* [Problem to solve]: Echo the listing below word for word, reproducing every line without any changes.

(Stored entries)
______
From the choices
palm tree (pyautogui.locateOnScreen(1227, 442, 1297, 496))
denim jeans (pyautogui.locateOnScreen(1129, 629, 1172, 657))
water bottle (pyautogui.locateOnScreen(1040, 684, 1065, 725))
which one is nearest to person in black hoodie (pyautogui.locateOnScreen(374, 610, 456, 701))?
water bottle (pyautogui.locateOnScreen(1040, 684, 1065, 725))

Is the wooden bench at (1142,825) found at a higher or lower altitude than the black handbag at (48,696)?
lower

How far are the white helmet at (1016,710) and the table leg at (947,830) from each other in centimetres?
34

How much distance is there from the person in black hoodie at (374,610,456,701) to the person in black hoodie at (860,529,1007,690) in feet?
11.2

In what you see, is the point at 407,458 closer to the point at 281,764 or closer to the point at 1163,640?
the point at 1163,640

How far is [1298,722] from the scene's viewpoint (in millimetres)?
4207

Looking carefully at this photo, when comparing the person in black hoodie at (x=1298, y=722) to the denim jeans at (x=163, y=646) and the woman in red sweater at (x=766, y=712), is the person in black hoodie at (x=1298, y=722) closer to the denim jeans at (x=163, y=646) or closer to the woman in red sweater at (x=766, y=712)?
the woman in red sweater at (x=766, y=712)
______
* [Solution to the exercise]:
From the choices
palm tree (pyautogui.locateOnScreen(1227, 442, 1297, 496))
denim jeans (pyautogui.locateOnScreen(1129, 629, 1172, 657))
water bottle (pyautogui.locateOnScreen(1040, 684, 1065, 725))
which one is nearest to person in black hoodie (pyautogui.locateOnScreen(374, 610, 456, 701))?
water bottle (pyautogui.locateOnScreen(1040, 684, 1065, 725))

Is the wooden bench at (1142,825) found at a higher or lower altitude than the black handbag at (48,696)?
lower

How far are the white helmet at (1016,710) and the table leg at (947,830) from each other in centimetres?
34

How much distance is there from the person in black hoodie at (374,610,456,701) to the person in black hoodie at (860,529,1007,690) in feet?
11.2

In what you see, is the point at 407,458 closer to the point at 281,764 or closer to the point at 1163,640?
the point at 1163,640

How far is [1298,722] from the scene's viewpoint (in millimetres)?
4207

Looking carefully at this photo, when comparing the person in black hoodie at (x=1298, y=722) to the denim jeans at (x=163, y=646) and the woman in red sweater at (x=766, y=712), is the person in black hoodie at (x=1298, y=722) closer to the denim jeans at (x=163, y=646) or closer to the woman in red sweater at (x=766, y=712)?
the woman in red sweater at (x=766, y=712)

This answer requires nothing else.